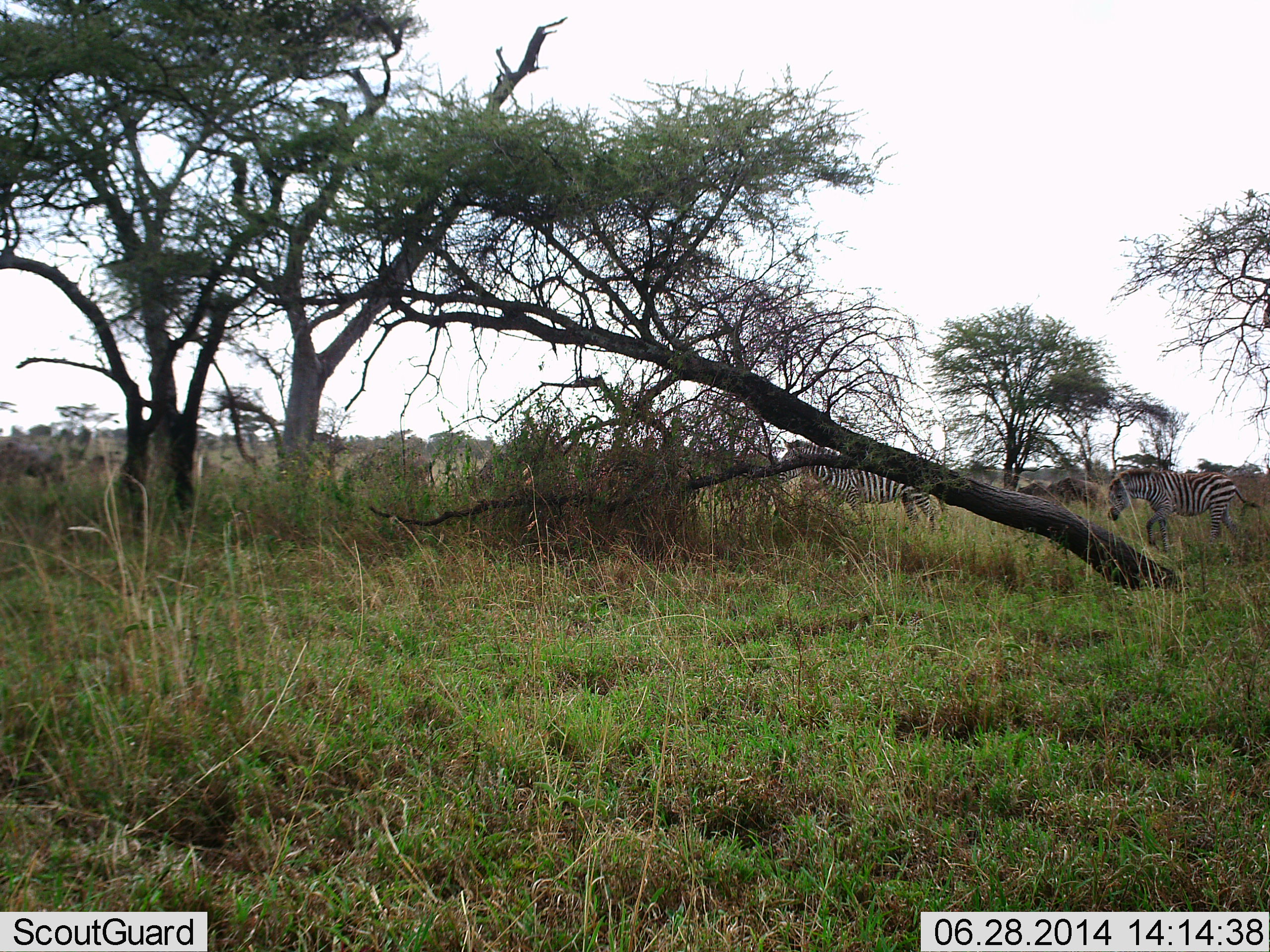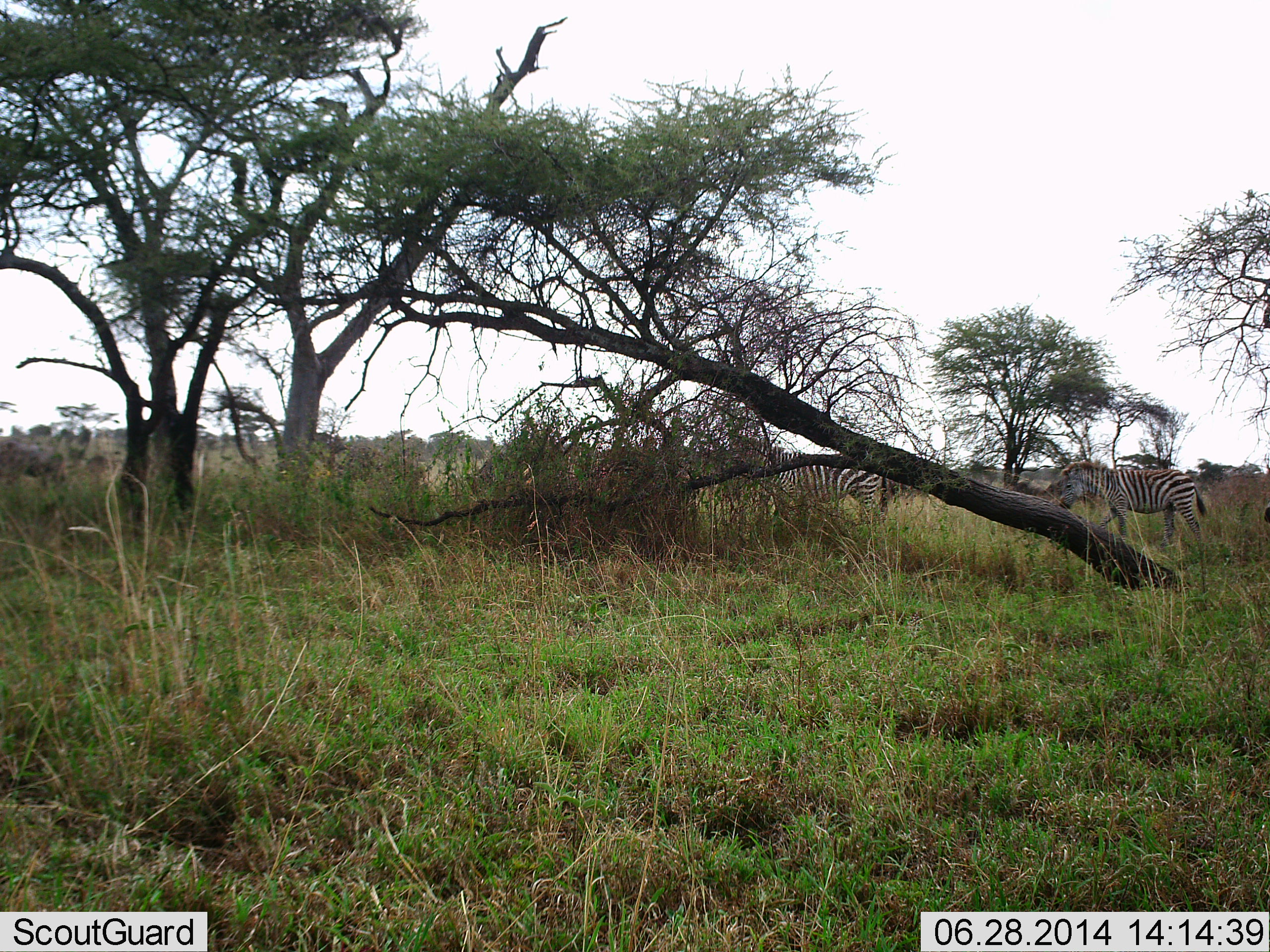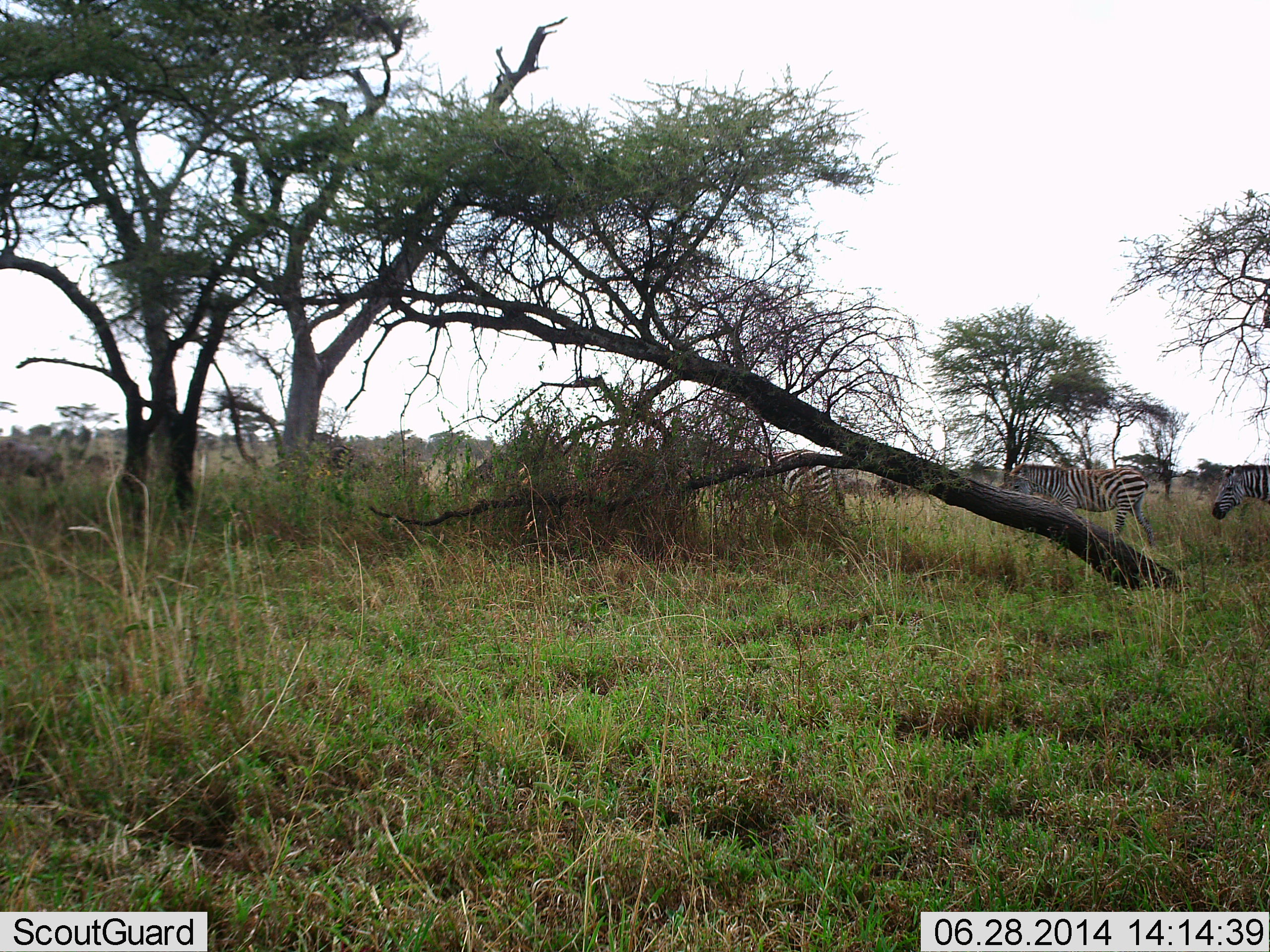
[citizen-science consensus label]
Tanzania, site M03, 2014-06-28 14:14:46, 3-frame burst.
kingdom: Animalia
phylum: Chordata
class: Mammalia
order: Perissodactyla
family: Equidae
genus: Equus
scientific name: Equus quagga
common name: plains zebra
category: zebra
Zebra (plains zebra) (Equus quagga), count 3. Behavior (volunteer vote fractions): standing 13%, resting 0%, moving 100%, interacting 0%. Young present (vote fraction): 7%. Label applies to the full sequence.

═══

THE PROBLEM:
Nothing but the lines from the one that contains "Tanzania, site M03, 2014-06-28" through the last line of the entries should appear in your reply, each repeated exactly.

OUTPUT OF THE EXERCISE:
Tanzania, site M03, 2014-06-28 14:14:46, 3-frame burst.
kingdom: Animalia
phylum: Chordata
class: Mammalia
order: Perissodactyla
family: Equidae
genus: Equus
scientific name: Equus quagga
common name: plains zebra
category: zebra
Zebra (plains zebra) (Equus quagga), count 3. Behavior (volunteer vote fractions): standing 13%, resting 0%, moving 100%, interacting 0%. Young present (vote fraction): 7%. Label applies to the full sequence.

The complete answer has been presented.